After a few minutes walking round the house in a fashion similar to the oh-my-god-I-need-the-loo-but-someone-is-in-the-bathroom thing the people do when they don’t think anyone else is looking [or is that just me?] I decided I’d better pack a bag with a few bits in it just in case this wasn’t going to get better by itself. After all, I know this pain and the conclusion is, more often than not, A&E.

After having packed my bag1 things were getting to be really quite bad and it was making me cry so I called in reinforcements to take me somewhere with better pharmacological supplies than I have. Unfortunately, en-route we found out that the local drop in places wouldn’t take me and that I was going to have to go to A&E (see, told you). Joy.

1 hour later and I’m being dressed in one of those ever so fetching gowns with a nurse shoving a cannula2 in my arm and another nurse doing the blood pressure and temperature thing. Of course, by this time the pain was easing and I’m beginning to think that maybe I should have just ridden it out and not bothered everyone.

6 hours after that and I’ve been X-rayed, pumped full of contrast, X-rayed again several times, peed into tubes and pots, had blood taken and told a number of people that I woke up this morning and I started hurting in the same way I hurt the previous God knows how many times I’ve had kidney stones.

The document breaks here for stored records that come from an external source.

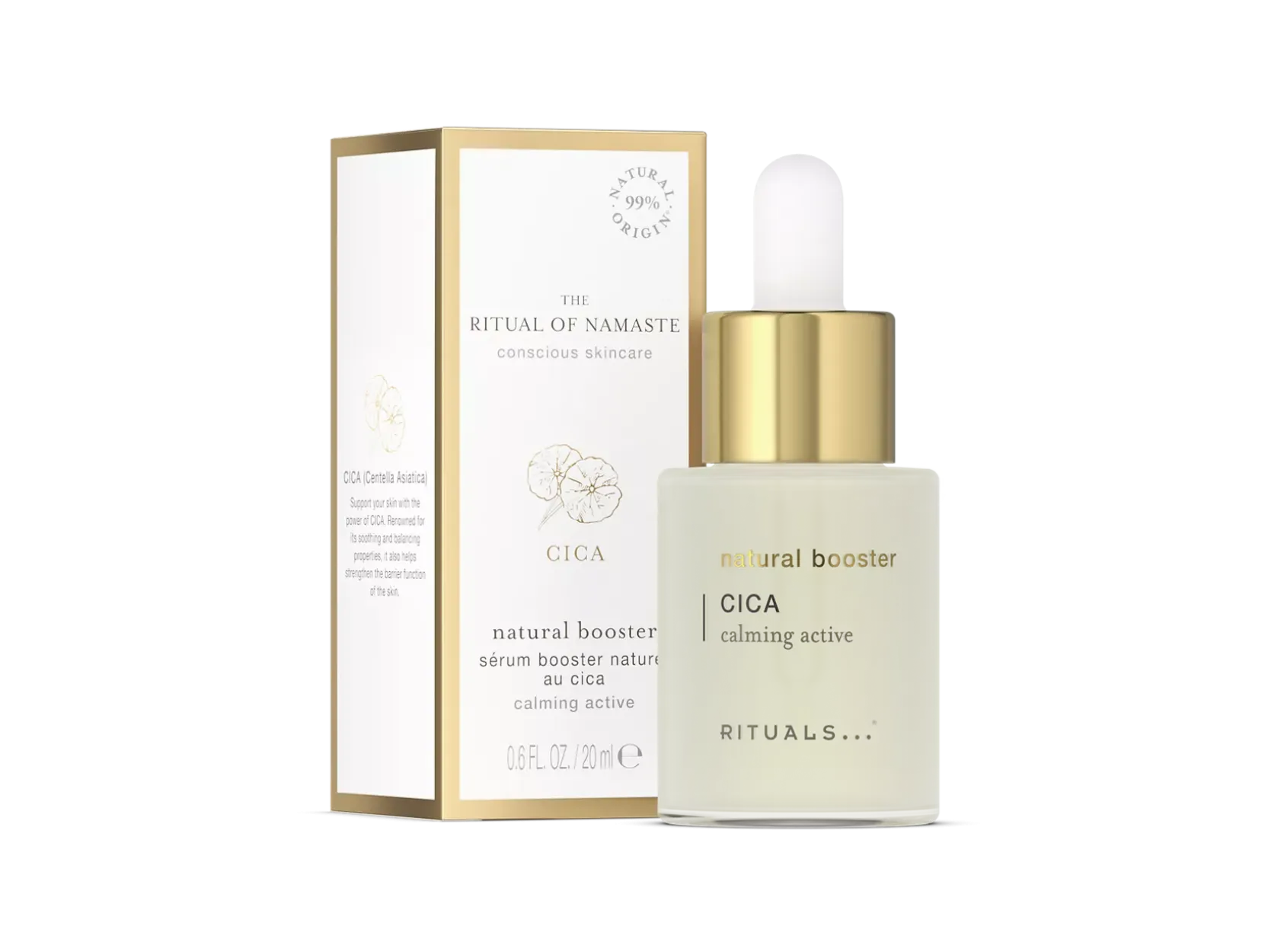 CICA Natural Booster>Rituals Store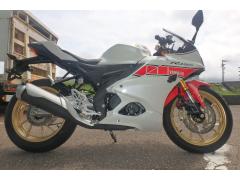 Yamaha YZF-R15M 2022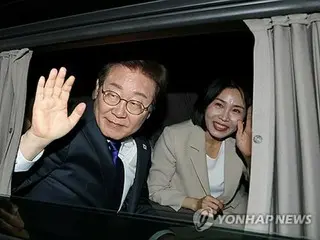 李在明大統領がきょう就任宣誓　国立墓地参拝後に国会で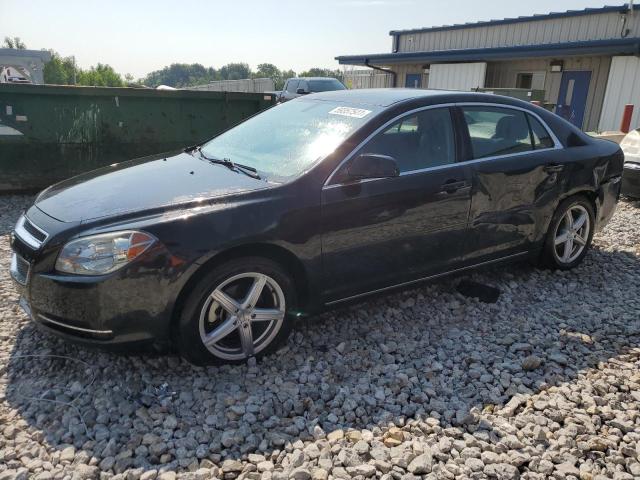 1G1ZC5E17BF197156 - 2011 CHEVROLET MALIBU 1LT 黑色 照片 1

Upshot of it all is they can’t see a stone (although that’s not to say there isn’t one there), they can see inflamation, there is blood in my urine and they’ve given the the pharmacological items I need to stop it hurting should it start again3). Although this morning I was in very real pain time has dulled the memory of the pain and I am left thinking perhaps it was all a storm in a teacup :s Still, for places to take your fiancée on valentines day A&E has to be up there on the list :)

1 Clean underwear, clean tshirts, clean socks, laptop, charger for laptop, charger for iPhone, headphones – no toothbrush or toothpaste :S

2 You know, the things they jab in your arm with the 18foot metal spikes that stick into your veins and will rip your arm open causing you to bleed to death if you so much as think about looking at it in the wrong way just so they can take blood and pump you full of contrast easily.

3 Unfortunately none of it opiate or synthetic opiate based but I they’re moving away from that these days and at the end of the day if it stops the owie I’m happy.